▸ Records to use:
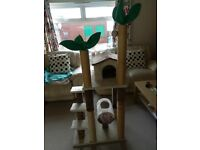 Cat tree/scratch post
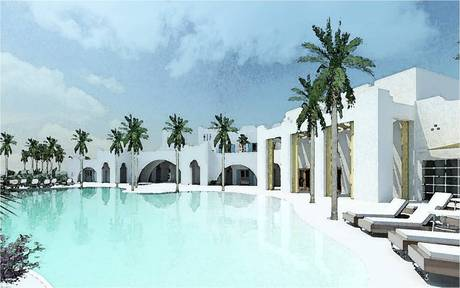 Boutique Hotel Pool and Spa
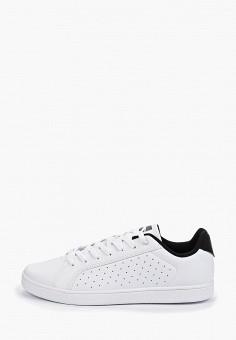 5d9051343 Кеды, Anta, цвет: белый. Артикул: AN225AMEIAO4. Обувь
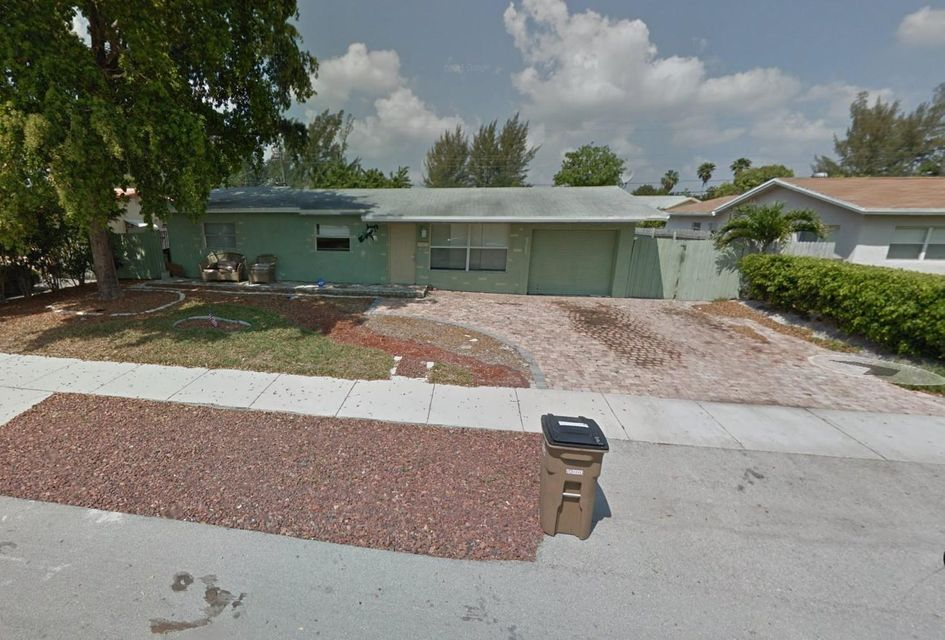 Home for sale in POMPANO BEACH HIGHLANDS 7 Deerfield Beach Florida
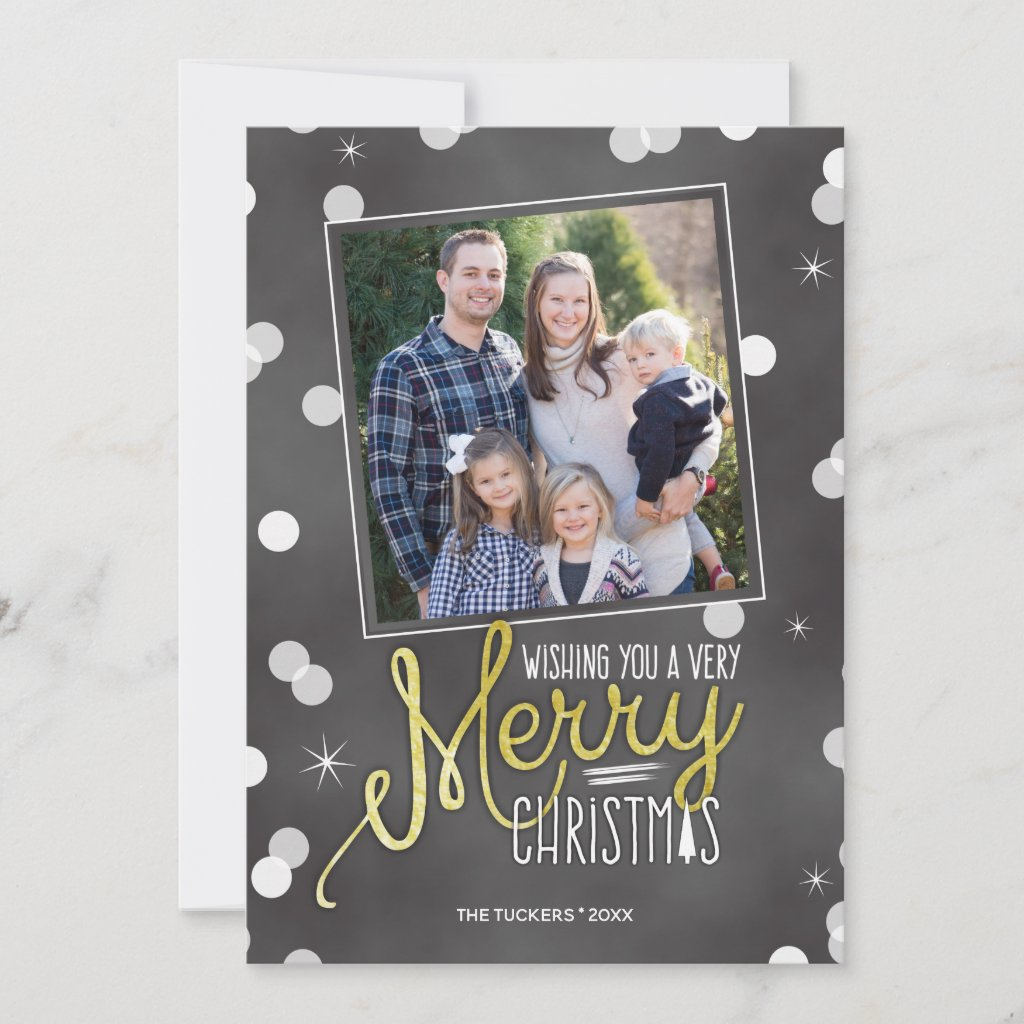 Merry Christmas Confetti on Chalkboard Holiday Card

▸ Required work:
Find the line that contains "Home for sale", then write out that line and every line after it through the end of the records, exactly. Leave the pictures out.

▸ Answer section:
 Home for sale in POMPANO BEACH HIGHLANDS 7 Deerfield Beach Florida
 Merry Christmas Confetti on Chalkboard Holiday Card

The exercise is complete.